■ **PROBLEM REQUIREMENTS**
List the username of every person who posted in the broadband connection thread below.

# Broadband Connection



## srimaya_rath (May 9, 2006)

Hi,

I want to take broadband internet connection for my home. Can anyone suggest me which one is good? I stay in Bangalore.

Tx,
Srimaya


----------



## Chirag (May 9, 2006)

This shld help *www.thinkdigit.com/forum/showthread.php?t=5355


----------



## soham (May 9, 2006)

Post in the correct section (the general section)


----------



## easwaran (May 10, 2006)

srimaya_rath said:
			
		

> Hi,
> 
> I want to take broadband internet connection for my home. Can anyone suggest me which one is good? I stay in Bangalore.
> 
> ...



u  can get Airtel connection for 1000, 
no modem charges,256kps speed, unlimited usage, and most important good service.the only snag is that Airtel may not give for all the areas.
alternativly 
the may 2 nd announcement by BSNL home 900 plan provides 
256kps , unlimited usage, with modem chages or u can buy the modem
try 
it should be good,
or wait for bsnl 
to anounce more packages to beat the competition
good luck
easwaran
bangalore


----------



## gary4gar (May 10, 2006)

wrong section dude ! ! !
post in Q&A


----------



## QwertyManiac (May 10, 2006)

Depends on the usage... if u use it limited, go for a capped cheap connection of any ISP that has a good name in yr city... else opt for unlimited ones which are at a premium currently...


----------



## parthbarot (May 10, 2006)

take one which is around 500 to 900 Rs PM....mostly but gives u full time (24 hrs a day, 365 days free unlimited )...and 128 to 256 Kbps...


----------



## Netjunkie (May 14, 2006)

If u r concerned about your security then stay away from all the LAN based ISP's like Sify. They all suck.
Get Airtel or BSNL depending on your usage.


----------

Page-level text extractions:

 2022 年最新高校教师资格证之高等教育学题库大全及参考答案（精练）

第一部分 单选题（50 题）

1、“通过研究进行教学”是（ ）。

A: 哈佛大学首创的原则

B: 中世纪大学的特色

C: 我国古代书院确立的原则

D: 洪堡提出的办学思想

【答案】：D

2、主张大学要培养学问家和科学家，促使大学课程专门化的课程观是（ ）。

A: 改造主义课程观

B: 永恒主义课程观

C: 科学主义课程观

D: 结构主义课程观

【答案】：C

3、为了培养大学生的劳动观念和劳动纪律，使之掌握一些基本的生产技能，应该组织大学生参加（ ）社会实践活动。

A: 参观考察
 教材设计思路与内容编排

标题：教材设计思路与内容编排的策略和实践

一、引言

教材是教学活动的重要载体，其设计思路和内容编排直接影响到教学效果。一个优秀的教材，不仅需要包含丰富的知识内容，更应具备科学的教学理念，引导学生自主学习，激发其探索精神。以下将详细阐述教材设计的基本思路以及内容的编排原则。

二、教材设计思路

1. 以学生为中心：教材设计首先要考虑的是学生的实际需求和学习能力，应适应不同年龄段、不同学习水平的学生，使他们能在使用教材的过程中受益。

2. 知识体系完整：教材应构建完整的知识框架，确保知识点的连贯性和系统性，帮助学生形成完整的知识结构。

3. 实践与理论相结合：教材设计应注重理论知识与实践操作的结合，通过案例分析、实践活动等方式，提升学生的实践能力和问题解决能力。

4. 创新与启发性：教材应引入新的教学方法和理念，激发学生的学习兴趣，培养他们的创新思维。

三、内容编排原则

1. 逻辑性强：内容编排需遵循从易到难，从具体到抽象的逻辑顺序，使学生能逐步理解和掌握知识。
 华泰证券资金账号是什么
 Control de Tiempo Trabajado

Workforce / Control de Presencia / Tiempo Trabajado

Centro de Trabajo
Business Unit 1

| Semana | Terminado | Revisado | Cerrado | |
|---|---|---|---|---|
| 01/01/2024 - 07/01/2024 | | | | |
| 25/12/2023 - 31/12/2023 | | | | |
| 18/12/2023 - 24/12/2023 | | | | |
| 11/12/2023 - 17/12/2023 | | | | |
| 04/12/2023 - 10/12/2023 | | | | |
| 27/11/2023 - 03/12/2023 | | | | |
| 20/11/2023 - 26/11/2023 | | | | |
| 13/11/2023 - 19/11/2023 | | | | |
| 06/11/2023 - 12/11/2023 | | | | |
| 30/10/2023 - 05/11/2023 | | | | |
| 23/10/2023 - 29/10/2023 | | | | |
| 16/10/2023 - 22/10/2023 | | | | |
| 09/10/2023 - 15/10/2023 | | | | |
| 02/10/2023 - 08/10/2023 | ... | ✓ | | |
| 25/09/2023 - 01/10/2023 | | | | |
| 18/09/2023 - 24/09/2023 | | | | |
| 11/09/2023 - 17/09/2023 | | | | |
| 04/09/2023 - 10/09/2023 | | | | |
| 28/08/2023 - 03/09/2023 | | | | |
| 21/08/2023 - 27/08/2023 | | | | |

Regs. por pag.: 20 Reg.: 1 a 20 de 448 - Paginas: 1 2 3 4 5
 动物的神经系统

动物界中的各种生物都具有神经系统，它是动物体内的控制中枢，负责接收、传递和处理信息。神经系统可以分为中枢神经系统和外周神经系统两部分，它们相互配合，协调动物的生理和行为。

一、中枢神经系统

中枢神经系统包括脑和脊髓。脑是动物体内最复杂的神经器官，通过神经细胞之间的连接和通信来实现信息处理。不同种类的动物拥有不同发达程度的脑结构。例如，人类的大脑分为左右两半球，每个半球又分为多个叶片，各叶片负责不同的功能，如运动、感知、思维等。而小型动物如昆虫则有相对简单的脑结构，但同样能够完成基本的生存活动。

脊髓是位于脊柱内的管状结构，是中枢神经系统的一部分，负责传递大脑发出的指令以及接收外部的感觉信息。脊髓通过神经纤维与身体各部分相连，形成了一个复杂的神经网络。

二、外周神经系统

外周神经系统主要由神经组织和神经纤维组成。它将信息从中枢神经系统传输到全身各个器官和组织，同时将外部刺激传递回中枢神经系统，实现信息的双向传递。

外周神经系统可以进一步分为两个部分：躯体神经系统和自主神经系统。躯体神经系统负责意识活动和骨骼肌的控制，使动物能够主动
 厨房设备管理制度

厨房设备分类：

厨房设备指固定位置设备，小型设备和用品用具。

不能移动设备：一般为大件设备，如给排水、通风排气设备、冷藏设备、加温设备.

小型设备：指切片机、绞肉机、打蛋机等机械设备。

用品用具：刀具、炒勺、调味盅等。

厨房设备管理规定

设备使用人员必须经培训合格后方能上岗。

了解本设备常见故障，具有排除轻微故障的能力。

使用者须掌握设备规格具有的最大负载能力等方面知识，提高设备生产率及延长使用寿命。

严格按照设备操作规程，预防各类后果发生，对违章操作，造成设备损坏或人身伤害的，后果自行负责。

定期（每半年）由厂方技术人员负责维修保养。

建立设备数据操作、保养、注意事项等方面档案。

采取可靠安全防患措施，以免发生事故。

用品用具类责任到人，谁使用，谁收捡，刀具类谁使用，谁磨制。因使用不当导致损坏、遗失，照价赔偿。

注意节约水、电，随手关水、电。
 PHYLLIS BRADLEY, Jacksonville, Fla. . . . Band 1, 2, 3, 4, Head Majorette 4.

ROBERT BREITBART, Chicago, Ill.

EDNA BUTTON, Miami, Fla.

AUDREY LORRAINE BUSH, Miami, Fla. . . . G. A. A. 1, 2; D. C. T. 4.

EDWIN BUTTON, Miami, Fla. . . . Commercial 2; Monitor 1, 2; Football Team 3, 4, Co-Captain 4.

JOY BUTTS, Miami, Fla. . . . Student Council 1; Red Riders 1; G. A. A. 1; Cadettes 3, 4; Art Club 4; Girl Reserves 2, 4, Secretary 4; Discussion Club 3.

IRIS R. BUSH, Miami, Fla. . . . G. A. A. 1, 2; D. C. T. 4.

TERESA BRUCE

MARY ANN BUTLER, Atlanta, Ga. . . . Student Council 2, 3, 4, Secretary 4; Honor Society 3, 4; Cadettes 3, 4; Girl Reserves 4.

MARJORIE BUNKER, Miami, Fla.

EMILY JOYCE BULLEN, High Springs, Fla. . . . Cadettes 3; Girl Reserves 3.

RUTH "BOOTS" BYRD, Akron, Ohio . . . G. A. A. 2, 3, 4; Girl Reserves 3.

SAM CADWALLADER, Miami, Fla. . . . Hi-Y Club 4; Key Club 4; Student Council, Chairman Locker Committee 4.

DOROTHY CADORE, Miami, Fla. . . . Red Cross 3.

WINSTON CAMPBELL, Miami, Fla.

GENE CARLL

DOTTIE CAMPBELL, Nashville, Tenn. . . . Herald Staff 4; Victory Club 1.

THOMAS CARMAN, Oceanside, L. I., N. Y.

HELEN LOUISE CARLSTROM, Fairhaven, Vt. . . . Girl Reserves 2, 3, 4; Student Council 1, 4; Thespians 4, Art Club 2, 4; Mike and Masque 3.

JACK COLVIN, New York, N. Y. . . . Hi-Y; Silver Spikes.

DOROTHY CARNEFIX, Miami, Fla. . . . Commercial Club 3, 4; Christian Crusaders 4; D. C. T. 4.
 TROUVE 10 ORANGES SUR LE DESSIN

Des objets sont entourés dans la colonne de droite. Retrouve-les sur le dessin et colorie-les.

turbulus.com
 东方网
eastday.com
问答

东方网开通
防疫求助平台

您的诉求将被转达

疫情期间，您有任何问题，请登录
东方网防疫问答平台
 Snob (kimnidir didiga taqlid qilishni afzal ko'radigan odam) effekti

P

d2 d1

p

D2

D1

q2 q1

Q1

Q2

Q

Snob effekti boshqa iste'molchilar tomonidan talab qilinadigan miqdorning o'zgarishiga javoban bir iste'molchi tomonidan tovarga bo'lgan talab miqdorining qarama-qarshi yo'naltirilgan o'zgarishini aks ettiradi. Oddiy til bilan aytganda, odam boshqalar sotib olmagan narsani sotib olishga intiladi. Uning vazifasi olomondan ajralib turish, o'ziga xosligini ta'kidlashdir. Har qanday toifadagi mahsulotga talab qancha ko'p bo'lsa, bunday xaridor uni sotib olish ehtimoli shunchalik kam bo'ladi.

■ **TASK RESPONSE**
srimaya_rath, Chirag, soham, easwaran, gary4gar, QwertyManiac, parthbarot, Netjunkie